D’une langue à l’autre, la bouche-instru­ment révèle d’autres pos­si­bil­ités, cer­taines émo­tions trou­vant un écrin plus adap­té dans cer­taines langues. Et la descrip­tion de cette mécanique est douce à l’oreille, ser­tie d’allitérations.

L’éventail lan­gagi­er étudié révèle par ailleurs une de ses ver­tus prag­ma­tiques, celle de réduire la dis­tance entre le sig­nifi­ant (mot) et le sig­nifié (chose). Désign­er les fruits exo­tiques dans leur langue orig­inelle, comme le fai­sait Zaïneb Ḥam­di petite, c’est dire les choses au plus près, les ramen­er à leur exis­tence ini­tiale.

Il s’agit aus­si ici de faire tanguer les références établies, en y empi­lant des neuves, révélant l’existence de dénom­i­na­teurs com­muns. Dans toutes les langues et les cul­tures, des bêtes « mag­nifiques et dif­formes à tête de femme » empêchent les « petits héros » d’accomplir leur quête. Le tri­an­gle clas­sique des déess­es, grec­ques, romaines ou égyp­ti­ennes, ajoute aus­si un côté à son apparence, invi­tant Manât, Uzzâ et Al-Lât, liées à la planète Vénus, dans la danse.

Garder pour soi une langue orig­inelle, en priv­er par­tielle­ment sa descen­dance traduit un rap­port de force. Le père a toutes les langues et il a le désir, le corps et la vie de Zaïneb Ḥam­di, qui, par­fois, va jusqu’à se dérober de la nar­ra­tion, n’apparaissant plus qu’à la troisième per­son­ne. La langue et le corps, dont la mécanique roucoulante a été épinglée, sont dis­so­ciés. Le père s’est arrogé le pou­voir des mots, qu’il crée, à par­tir des réac­tions de sa fille, des mots uniques, trans­par­ents, glis­sés dans la poche du quo­ti­di­en. Son père l’articule, et c’est dou­ble de le dire, et l’oxymore qu’elle emploie pour le décrire traduit la com­plex­ité de cette rela­tion (« Mon père, amour haine de toute une vie »).

L’appropriation du corps et des ter­res d’autrui est à bal­ay­er d’un même mou­ve­ment. Les corps con­quis, tels des ter­ri­toires, devront vis­er un autre syn­tagme et rede­venir des paysages. Zaïneb Ḥam­di crie aus­si l’urgence à pos­séder des ter­res, ce qui résonne cru­elle­ment avec l’actualité :

Il faut des ter­res.
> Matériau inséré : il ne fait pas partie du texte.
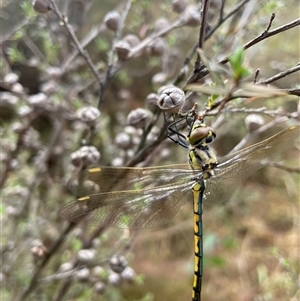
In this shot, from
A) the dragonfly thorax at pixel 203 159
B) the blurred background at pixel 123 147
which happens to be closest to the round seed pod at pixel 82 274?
Answer: the blurred background at pixel 123 147

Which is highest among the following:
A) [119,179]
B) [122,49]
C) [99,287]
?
[122,49]

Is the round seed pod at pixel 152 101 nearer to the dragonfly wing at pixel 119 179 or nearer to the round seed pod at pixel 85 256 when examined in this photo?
the dragonfly wing at pixel 119 179

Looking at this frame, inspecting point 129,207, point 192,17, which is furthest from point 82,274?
point 192,17

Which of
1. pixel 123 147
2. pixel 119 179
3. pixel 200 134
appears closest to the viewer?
pixel 200 134

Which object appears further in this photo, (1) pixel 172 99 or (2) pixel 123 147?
(2) pixel 123 147

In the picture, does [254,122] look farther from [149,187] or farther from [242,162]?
[149,187]

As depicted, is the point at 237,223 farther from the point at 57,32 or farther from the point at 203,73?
the point at 203,73
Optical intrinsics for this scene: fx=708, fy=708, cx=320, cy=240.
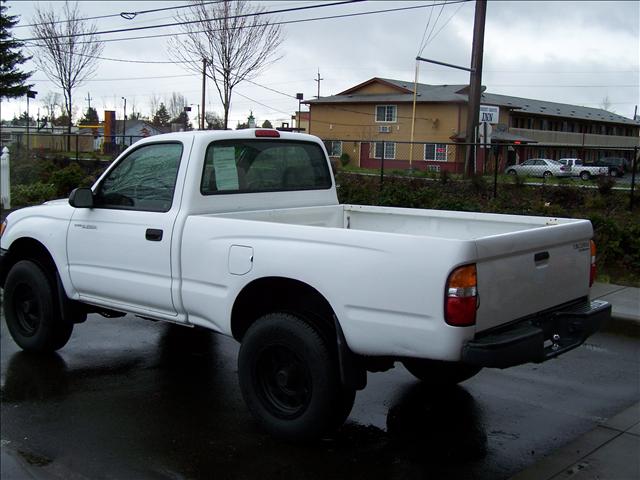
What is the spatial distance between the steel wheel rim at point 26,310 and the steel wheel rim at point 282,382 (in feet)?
8.49

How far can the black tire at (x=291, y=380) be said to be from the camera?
4199 millimetres

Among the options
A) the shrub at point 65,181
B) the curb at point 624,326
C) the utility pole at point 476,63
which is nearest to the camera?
the curb at point 624,326

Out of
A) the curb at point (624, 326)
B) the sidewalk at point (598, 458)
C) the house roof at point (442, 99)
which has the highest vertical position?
the house roof at point (442, 99)

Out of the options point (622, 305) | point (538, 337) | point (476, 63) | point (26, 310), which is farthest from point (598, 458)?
point (476, 63)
Des ter­res pour touxtes.
Lorsque nos pieds foulent le vide, ils atter­ris­sent dans l’abîme,
Ils atter­ris­sent dans l’oubli. 

Il fau­dra se réap­pro­prier son corps comme instru­ment de réson­nance des langues, à découper comme des fruits, pour en garder les saveurs de notre choix. Pour se com­pren­dre, il s’agira avant tout de partager les mêmes valeurs. Aimer per­me­t­tra de créer de nou­veaux dialectes. Puis, surtout, il fau­dra racon­ter « des his­toires sans livre », comme le père de l’autrice, afin d’y faire joyeuse­ment cohab­iter tous les idiomes de notre cœur.